| Work to be completed |
Every line of the material that includes the word "height" is to be shown.

| Given information |
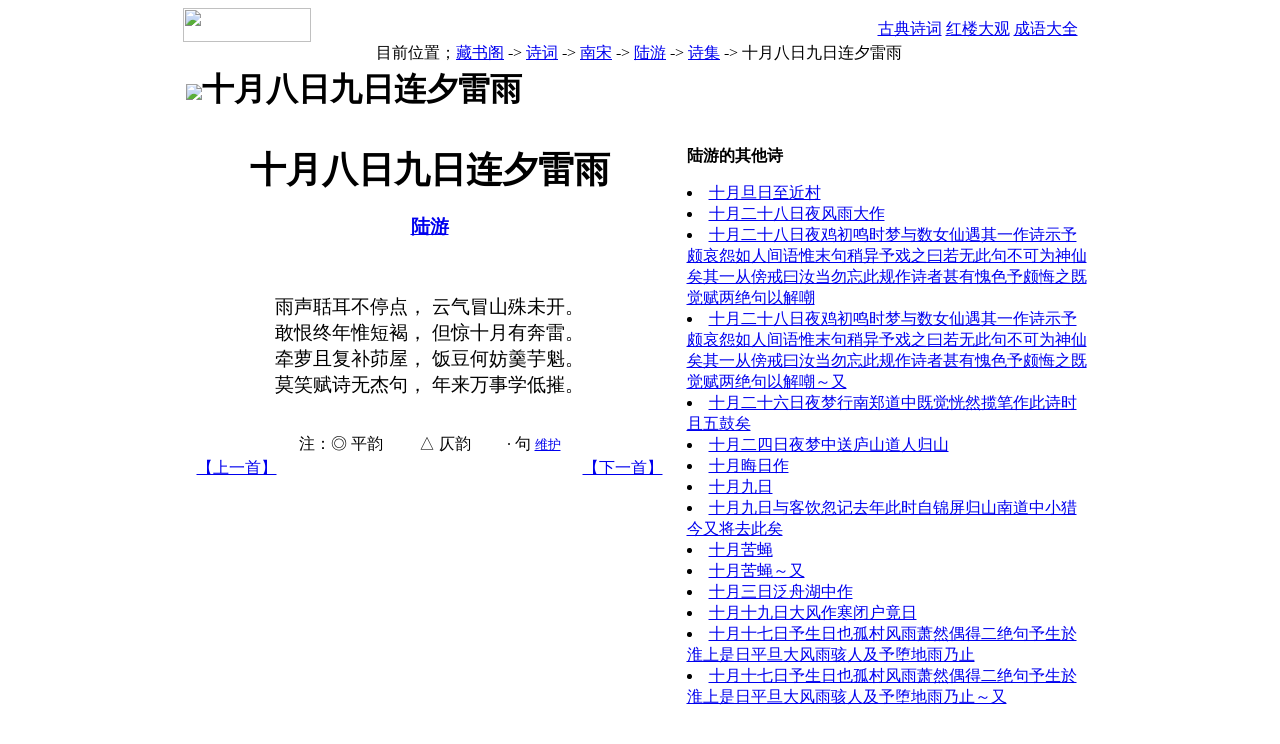

--- FILE ---
content_type: text/html; charset=utf-8
request_url: https://book.5ilog.com/cgi-bin/mz/poetry/v.aspx/shi29484.htm
body_size: 3461
content:
<html>
<head>
<META HTTP-EQUIV="Content-Type" CONTENT="text/html; charset=utf-8 ">
<title>十月八日九日连夕雷雨 陆游 雨声聒耳不停点， 藏书阁 诗词 6万首中国古典诗词</title>
<LINK REL=stylesheet TYPE=text/css HREF=https://js.5ilog.com/qq/css/pub.css />
<LINK REL=stylesheet TYPE=text/css HREF=https://js.5ilog.com/qq/mz/mz.css />
<script src="https://js.5ilog.com/qq/js/pub.js"></script>
<script src="https://js.5ilog.com/qq/js/mzpub.js"></script>
<SCRIPT src="https://js.5ilog.com/qq/js/jsgg.js"></SCRIPT>
<SCRIPT src="https://js.5ilog.com/qq/img/banner/ADData.js"></SCRIPT>
</head>
<body>
<script src="https://js.5ilog.com/qq/js/standhead.js"></script>
<script>_writeQQHeadWide()</script>

<div align="center" >
<SCRIPT LANGUAGE="JavaScript">
google_color_border="DFAF68"
google_color_bg = "F9EEDA"
google_color_link = "CC6600"
_WQQGG("_QQBanner","self","book")
</SCRIPT>

<table width="915" border="0" align="center" cellpadding="0" cellspacing="0">
  <tr>
    <td width="127" rowspan="2"><img src="https://js.5ilog.com/qq/mz/img0501/img_02.gif" width="128" height="34"></td>
    <td height=10></td>
  </tr>
  <tr>
    <td align=right height="24" background="https://js.5ilog.com/qq/mz/img0501/home_03.gif" 
    style="background-position:bottom;padding-right:20px" class="black">
    <a href=/cgi-bin/mz/poetry/>古典诗词</a> <a href=/cgi-bin/mz/hlm/>红楼大观</a> <a href=/cgi-bin/mz/chengyu/i.aspx/>成语大全</a>
    <script>_DisWZ('X',0)</script>
    </td>
  </tr>
</table>

<!-- 下面table是导航 -->
<table class=clubdaohangtab  border="0" align="center" cellspacing="0">
<tr>
<td>目前位置；<a href=/cgi-bin/mz/>藏书阁</a> <span class=arrow>-></span>
<a href=/cgi-bin/mz/poetry/>诗词</a> <span class=arrow>-></span>
<a href=/cgi-bin/mz/poetry/viewchao72.htm>南宋</a> <span class=arrow>-></span>
<a href=../shiren.aspx/18462.htm>陆游</a> <span class=arrow>-></span>
<a href=../browseshi18462.htm>诗集</a> <span class=arrow>-></span>
十月八日九日连夕雷雨
</td>
<td align="right">
</td>
</tr>
</table>




<table width=915 cellspacing=1 cellpadding=10 class=mzbgtitle>
<tr><TD colspan=2 class=mzbgtitle style="padding:2px">
<h1 class=mztitle><img src=http://js.5ilog.com/qq/mz/img0501/arrow.gif>十月八日九日连夕雷雨</h1>
</tD></tr>
<tr><td valign=top class=mzbglight align=center>
<h1 style="margin-bottom:2px;font-size:36px" class=mztitle1>十月八日九日连夕雷雨</h1>

<a href=../shiren.aspx/18462.htm><h3>陆游</h3></a>
<script>_DisWZ('P',18462,null,null,'type=shi&id=4987')</script><BR>

<BR>
<div style="font-size:1.2em">
雨声聒耳不停点， 云气冒山殊未开。<BR>敢恨终年惟短褐， 但惊十月有奔雷。<BR>牵萝且复补茆屋， 饭豆何妨羹芋魁。<BR>莫笑赋诗无杰句， 年来万事学低摧。<BR></div>

<BR><BR>
注：◎ 平韵　　 △ 仄韵　　 · 句
  <a title='只有经过授权才能维护诗词'
  href=# onclick="return copen('../admin/update_a.asp?type=shi&poet=18462&id=4987')"
  ><font size=-1>维护</font></a>

<table align=center width=100%><tr><td width=50%>
<a href=../v.aspx/shi29483.htm>【上一首】</a></td><td align=right><a href=../v.aspx/shi29485.htm>【下一首】</a>
</td></tr></table>

</td><td width=400 class=mzbglight valign=top>
<B>陆游的其他诗</b><DL><LI><a href=../v.aspx/shi29489.htm>十月旦日至近村</a><LI><a href=../v.aspx/shi29492.htm>十月二十八日夜风雨大作</a><LI><a href=../v.aspx/shi29493.htm>十月二十八日夜鸡初鸣时梦与数女仙遇其一作诗示予颇哀怨如人间语惟末句稍异予戏之曰若无此句不可为神仙矣其一从傍戒曰汝当勿忘此规作诗者甚有愧色予颇悔之既觉赋两绝句以解嘲</a><LI><a href=../v.aspx/shi29494.htm>十月二十八日夜鸡初鸣时梦与数女仙遇其一作诗示予颇哀怨如人间语惟末句稍异予戏之曰若无此句不可为神仙矣其一从傍戒曰汝当勿忘此规作诗者甚有愧色予颇悔之既觉赋两绝句以解嘲～又</a><LI><a href=../v.aspx/shi29503.htm>十月二十六日夜梦行南郑道中既觉恍然揽笔作此诗时且五鼓矣</a><LI><a href=../v.aspx/shi29509.htm>十月二四日夜梦中送庐山道人归山</a><LI><a href=../v.aspx/shi29511.htm>十月晦日作</a><LI><a href=../v.aspx/shi29512.htm>十月九日</a><LI><a href=../v.aspx/shi29514.htm>十月九日与客饮忽记去年此时自锦屏归山南道中小猎今又将去此矣</a><LI><a href=../v.aspx/shi29517.htm>十月苦蝇</a><LI><a href=../v.aspx/shi29518.htm>十月苦蝇～又</a><LI><a href=../v.aspx/shi29521.htm>十月三日泛舟湖中作</a><LI><a href=../v.aspx/shi29528.htm>十月十九日大风作寒闭户竟日</a><LI><a href=../v.aspx/shi29530.htm>十月十七日予生日也孤村风雨萧然偶得二绝句予生於淮上是日平旦大风雨骇人及予堕地雨乃止</a><LI><a href=../v.aspx/shi29531.htm>十月十七日予生日也孤村风雨萧然偶得二绝句予生於淮上是日平旦大风雨骇人及予堕地雨乃止～又</a></dl><B>陆游的词</B><DL><LI><a href=../v.aspx/ci9325.htm>一落索·满路旋丝飞絮</a><LI><a href=../v.aspx/ci13050.htm>一落索·识破浮生虚妄</a><LI><a href=../v.aspx/ci21173.htm>一丛花·尊前凝伫漫魂迷</a><LI><a href=../v.aspx/ci16034.htm>一丛花·仙姝天上自无双</a><LI><a href=../v.aspx/ci18725.htm>卜算子·驿外断桥边</a><LI><a href=../v.aspx/ci6589.htm>上西楼（一名相见欢）·江头绿暗红稀</a><LI><a href=../v.aspx/ci2871.htm>大圣乐·电转雷惊</a><LI><a href=../v.aspx/ci20786.htm>太平时·竹里房栊一径深</a><LI><a href=../v.aspx/ci16850.htm>月上海棠·斜阳废苑朱门闭</a><LI><a href=../v.aspx/ci7763.htm>月上海棠·兰房绣户厌厌病</a><LI><a href=../v.aspx/ci6164.htm>月照梨花·霁景风软</a><LI><a href=../v.aspx/ci9606.htm>月照梨花·闷已萦损</a><LI><a href=../v.aspx/ci12305.htm>木兰花·三年流落巴山道</a><LI><a href=../v.aspx/ci19914.htm>木兰花慢·阅邯郸梦境</a><LI><a href=../v.aspx/ci6620.htm>水调歌头·江左占形胜</a></DL><center>
<script>_WMZGG300x250()</script>
</center>
</td></tr></table>
<script src=https://js.5ilog.com/qq/js/mzfoot.js></script>
</BODY>
</HTML>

| Exercise response |
    <td width="127" rowspan="2"><img src="https://js.5ilog.com/qq/mz/img0501/img_02.gif" width="128" height="34"></td>
    <td height=10></td>
    <td align=right height="24" background="https://js.5ilog.com/qq/mz/img0501/home_03.gif" 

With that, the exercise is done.